■ EXERCISE PROMPT
Tally the lines of the records that contain the word "baseboard" and give only that number.

■ DATA FOR THIS TASK
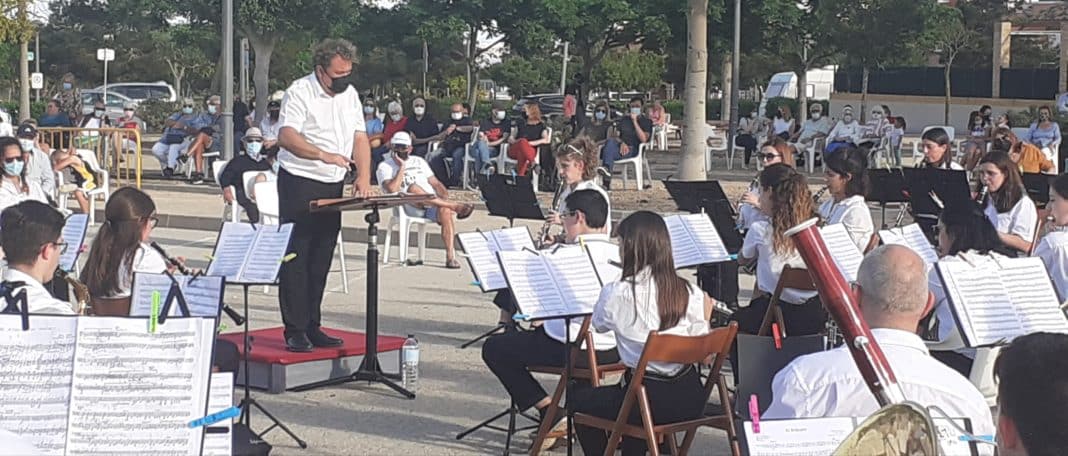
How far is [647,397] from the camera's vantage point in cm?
580

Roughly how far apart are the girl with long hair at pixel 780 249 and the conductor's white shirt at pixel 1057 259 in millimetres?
1168

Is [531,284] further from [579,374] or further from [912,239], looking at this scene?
[912,239]

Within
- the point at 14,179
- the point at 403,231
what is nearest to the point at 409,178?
the point at 403,231

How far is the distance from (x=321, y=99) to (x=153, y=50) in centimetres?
5782

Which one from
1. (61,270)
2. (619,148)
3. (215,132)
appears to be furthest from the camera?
(215,132)

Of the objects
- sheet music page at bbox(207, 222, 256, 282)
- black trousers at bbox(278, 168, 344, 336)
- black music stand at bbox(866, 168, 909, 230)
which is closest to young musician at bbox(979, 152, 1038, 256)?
black music stand at bbox(866, 168, 909, 230)

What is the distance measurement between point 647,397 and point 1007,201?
420 cm

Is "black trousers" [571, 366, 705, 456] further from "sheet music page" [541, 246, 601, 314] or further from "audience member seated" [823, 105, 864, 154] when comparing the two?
"audience member seated" [823, 105, 864, 154]

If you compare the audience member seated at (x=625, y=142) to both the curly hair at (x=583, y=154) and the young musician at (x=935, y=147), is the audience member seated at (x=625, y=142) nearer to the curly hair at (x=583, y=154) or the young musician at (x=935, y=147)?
the young musician at (x=935, y=147)

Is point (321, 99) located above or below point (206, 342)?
above

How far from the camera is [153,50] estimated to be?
6341 centimetres

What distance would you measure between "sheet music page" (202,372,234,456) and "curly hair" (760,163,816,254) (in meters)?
3.96

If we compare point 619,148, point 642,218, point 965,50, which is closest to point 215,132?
point 619,148

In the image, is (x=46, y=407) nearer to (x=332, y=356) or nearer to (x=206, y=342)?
(x=206, y=342)
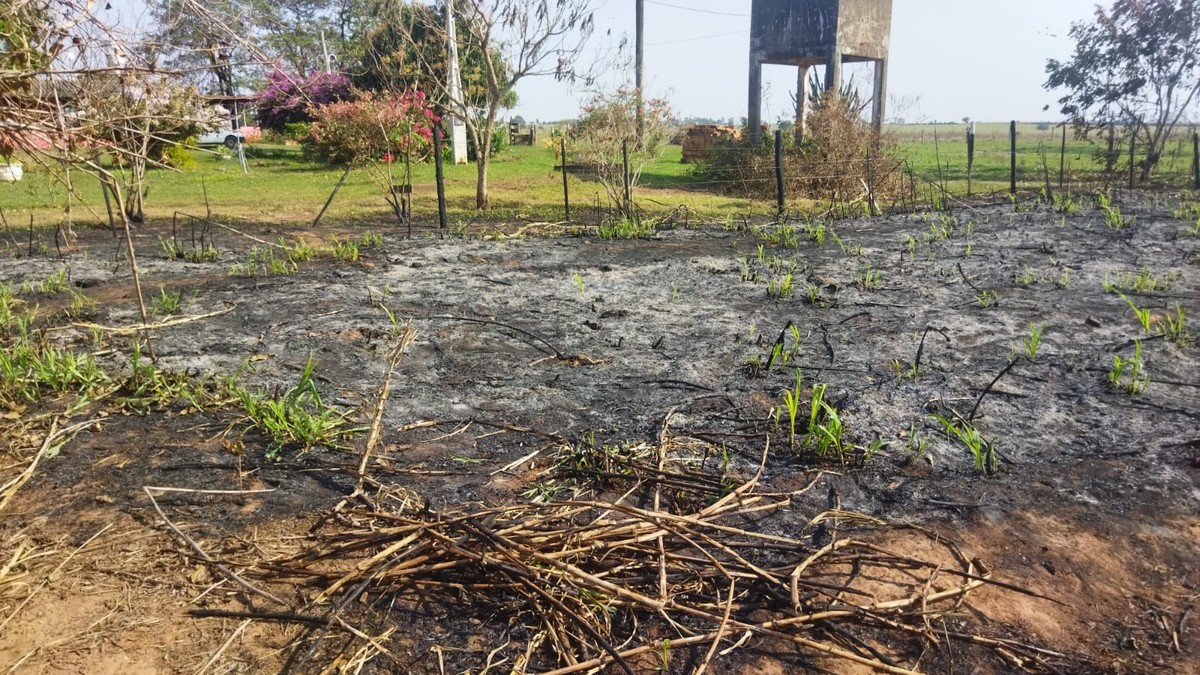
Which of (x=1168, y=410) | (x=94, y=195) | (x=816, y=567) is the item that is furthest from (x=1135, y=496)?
(x=94, y=195)

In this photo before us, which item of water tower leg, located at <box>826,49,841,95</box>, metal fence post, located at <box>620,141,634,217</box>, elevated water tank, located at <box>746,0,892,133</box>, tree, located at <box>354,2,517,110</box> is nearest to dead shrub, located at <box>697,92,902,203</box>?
water tower leg, located at <box>826,49,841,95</box>

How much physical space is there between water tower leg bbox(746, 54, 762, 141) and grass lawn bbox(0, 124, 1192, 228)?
1.83 metres

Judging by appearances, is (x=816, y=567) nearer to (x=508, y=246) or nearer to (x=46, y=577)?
(x=46, y=577)

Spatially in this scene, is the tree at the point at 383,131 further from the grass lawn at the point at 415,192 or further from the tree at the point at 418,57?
the grass lawn at the point at 415,192

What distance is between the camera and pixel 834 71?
1502cm

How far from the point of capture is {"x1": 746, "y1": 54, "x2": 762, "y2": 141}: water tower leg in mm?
16391

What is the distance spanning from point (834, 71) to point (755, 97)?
6.25 ft

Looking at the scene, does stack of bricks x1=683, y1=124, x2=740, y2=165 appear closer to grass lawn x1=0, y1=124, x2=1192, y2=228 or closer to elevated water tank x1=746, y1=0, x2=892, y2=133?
grass lawn x1=0, y1=124, x2=1192, y2=228

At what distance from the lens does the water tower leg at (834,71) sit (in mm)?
14719

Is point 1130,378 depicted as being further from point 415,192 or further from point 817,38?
point 817,38

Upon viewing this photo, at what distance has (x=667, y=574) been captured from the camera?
86.3 inches

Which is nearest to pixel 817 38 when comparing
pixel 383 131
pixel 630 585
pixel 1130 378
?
pixel 383 131

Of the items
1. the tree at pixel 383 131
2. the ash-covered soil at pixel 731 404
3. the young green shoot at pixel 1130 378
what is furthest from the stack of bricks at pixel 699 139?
the young green shoot at pixel 1130 378

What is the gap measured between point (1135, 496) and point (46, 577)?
3542 mm
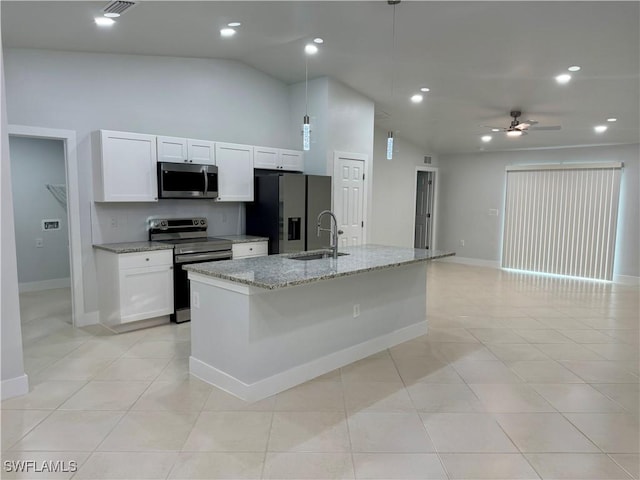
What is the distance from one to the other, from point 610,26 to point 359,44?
225 centimetres

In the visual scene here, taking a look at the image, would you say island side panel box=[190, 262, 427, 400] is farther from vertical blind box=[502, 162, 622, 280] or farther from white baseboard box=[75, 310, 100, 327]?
vertical blind box=[502, 162, 622, 280]

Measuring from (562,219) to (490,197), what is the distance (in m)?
1.46

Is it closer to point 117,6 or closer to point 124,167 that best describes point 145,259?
point 124,167

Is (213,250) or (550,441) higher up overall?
(213,250)

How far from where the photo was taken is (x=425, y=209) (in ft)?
31.5

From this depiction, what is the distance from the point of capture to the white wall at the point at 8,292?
2.77 metres

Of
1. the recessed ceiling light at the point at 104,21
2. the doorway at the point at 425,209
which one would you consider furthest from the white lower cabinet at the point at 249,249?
the doorway at the point at 425,209

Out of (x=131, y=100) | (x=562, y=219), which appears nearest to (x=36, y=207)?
(x=131, y=100)

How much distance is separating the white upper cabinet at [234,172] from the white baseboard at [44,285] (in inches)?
124

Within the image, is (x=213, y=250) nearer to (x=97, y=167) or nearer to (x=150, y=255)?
(x=150, y=255)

■ OUTPUT OF THE EXERCISE
2